Another trip today, as we try to pack it all in with just a couple of days til we come home. I am now a master of the buses and trains (or so I thought) and we made it to Pompeii via a bus to Salerno and a train to Pompeii in super-quick time. My memory had been that the train station was right by the exacavation site, but we had to walk for 20 minutes and ended up going to a minor entrance where they didn't have audio guides. But we figured that was OK. We know a fair amount about the site and Roman history and given there is so much to see we thought a guide might slow us down. So we just used a map and our own cunning.
And coming in the back entrance does have some advantages, as the Italians have known for some time. I saw parts of the city that I had never ventured to before, including the Ampitheatre. Luckily it was the cloudiest day of the holiday so we weren't baking in the sun as we had been at Herculanium and it was fun walking fairly aimlessly through the back streets of the city, making our way towards the forum, which has always been the starting point of my other visits. This is the third time I've been here and though it's maybe not quite as magical as it was when I was 18, this is still a mind-blowing experience. You forget about the death and destruction until you are confronted by one of the plaster cast models of a dead Pompeiian and can make out the fold of his toga and the strap of his sandal, or see her vainly trying to prevent the ash going into her mouth by holding her hands over her face. Almost as poignant are the signs of ongoing life of the tourists. In one small room in one of the villas we noticed a couple of discarded condom packets. Life continues, even amongst this mausoleum to the long dead. I bet it was the same dude I saw getting blown on the railway tracks. That guy is a public sex menace.
I can't believe it's almost ten years since I was last here. My main memory of that last visit was sitting on the seating of the smaller theatre and considering the link to the performers of 2000 years ago. There were so few tourists around that I had the place to myself for about a quarter of an hour.

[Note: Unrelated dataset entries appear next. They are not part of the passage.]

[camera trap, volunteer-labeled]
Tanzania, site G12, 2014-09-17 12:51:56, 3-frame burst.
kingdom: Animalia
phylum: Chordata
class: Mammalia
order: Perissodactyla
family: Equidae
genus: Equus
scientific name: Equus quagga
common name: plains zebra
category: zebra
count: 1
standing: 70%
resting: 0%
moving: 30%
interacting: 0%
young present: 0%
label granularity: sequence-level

So I went back there to honour the ghosts of the ancient troubadours and the slighty sad and lonely ghost of the 36 year old me. I was with my wife now. Maybe he'd see that and it would put his mind at rest. I was pretty confused and unhappy and directionless back then, but now I feel content with my lot. It has struck me on this holiday that as a young kid all I wanted to do with my life was write stories and tell jokes and somehow I have ended up making that my living and done well enough at it to sit on a balcony eating a peach (when they have them) looking at the Mediterranean. I think ten years ago I was angry with the way things had turned out for me. Now I just want to get back home and write more stories and tell more jokes, just for their own sake. Maybe I should come back to this theatre every ten years and take stock of where I am.
In the ten years since my last visit they have blocked off the seating in this smaller theatre, so I couldn't sit in roughly the same place anyway. If I had thought ahead (and not been alone) I would have set up a camera and taken a picture of myself sitting on those ancient stones and then the next time taken a picture of me in the next seat along, and so on and then turned them into one photo where you could see the progression of my ageing, against the background of something ancient enough to put the petty span of my life into some kind of context. It would have been a great poster for "Oh Knickers, I'm Ninety!", my 2057 Fringe show.
This time I failed to find Caecillius' house, which was vaguely annoying, but we saw plenty of other stuff, including the Villa of the Mysteries. We popped out to a restaurant by the villa for lunch, where we overpaid for some salty pasta. But the man picking our pockets was entertaining enough. The sun was not out and the streets of ancient Pompeii were crowded and hot, so we decided to call it a day. We went to the nearby train station this time and though I was a bit confused as to why the Pompeii station we had got off at was not on the line, I was tired and not thinking straight and had ascertained that the trains on platform 1 were going back away from Naples, so we waited there.
Throughout the holiday I have been confusing Salerno (where we'd come from) with Sorrento, which hasn't been a massive problem. But it was only once we were on the train and nearly at the terminal that I realised that we were heading to the latter rather than the former. The reason Pompeii station had not been on the map was because that was a different line. I had no idea where Sorrento was or how we would get back to Salerno or Maiori, but luckily when we got to the station there was a bus to Amalfi about to leave. We jumped on that. It took us nearly two hours, but we got to travel along the coast that we had seen from the boat yesterday and the time passed quickly. I had done so well with transport in the morning that it was annoying to have made this stupid error. But we had some overpriced ice cream in Amalfi (the Italians are doing a great job of getting rid of all our holiday money for us and I thank them for that), before getting another bus home.
It made an active day even more exhausting, but we watched the latest, blistering episode of Breaking Bad and shared a takeaway calzone and drank diet coke and I don't think I could have been happier. But will I be happier or less happy in 2023? I fear the 56 year old me will hate the 46 year old me for all the poor choices and mistakes that he will inevitably make. But take comfort, old Rich. I was happy today.